##### Material shown
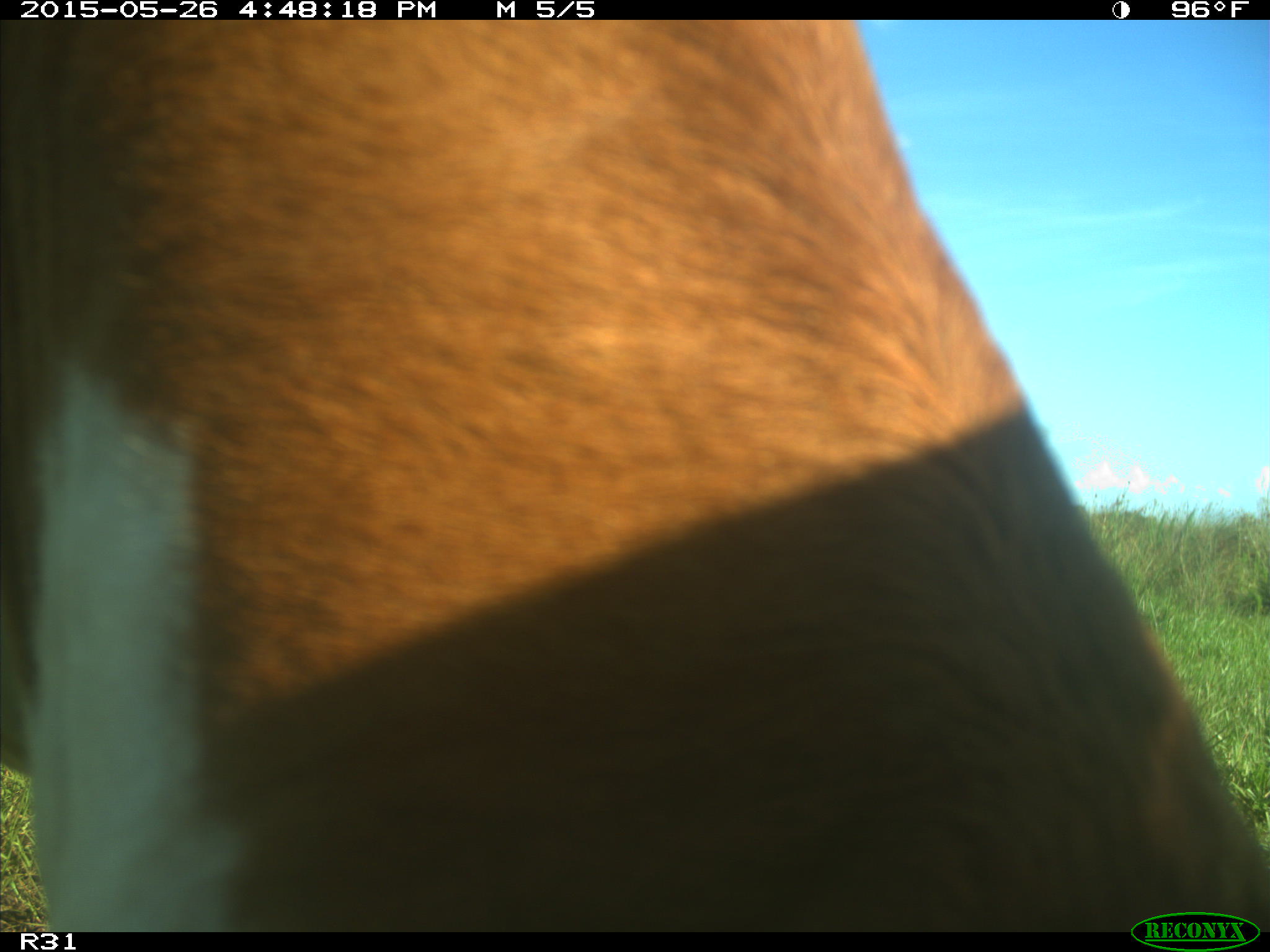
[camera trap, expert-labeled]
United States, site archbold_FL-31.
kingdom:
##########
##### Material shown
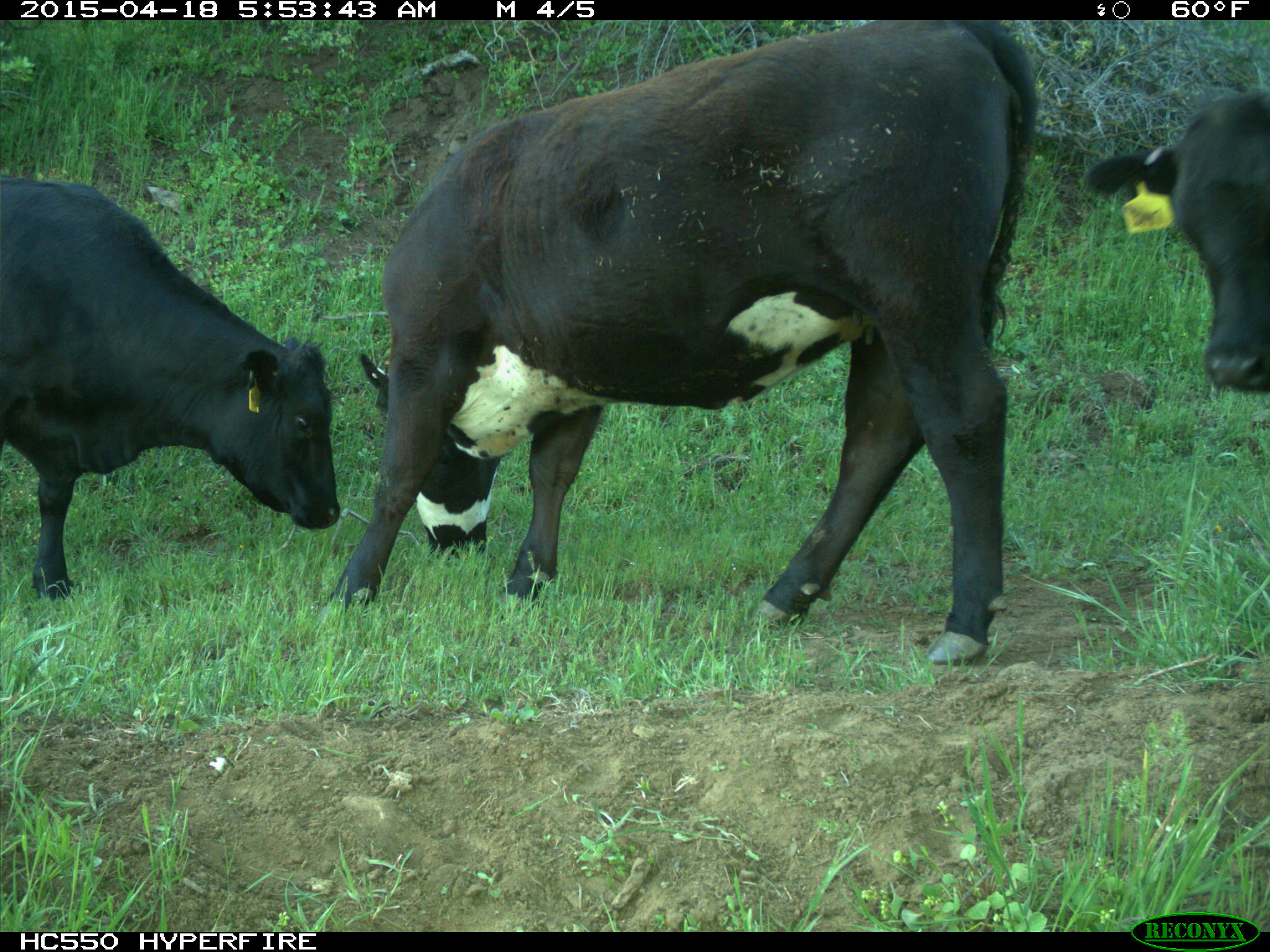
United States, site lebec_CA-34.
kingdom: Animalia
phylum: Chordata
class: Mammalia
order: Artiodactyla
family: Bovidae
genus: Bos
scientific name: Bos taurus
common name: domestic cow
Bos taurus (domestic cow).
##########
Count the lines of the data that include the string "site", and give only that number.

- Output of the exercise
2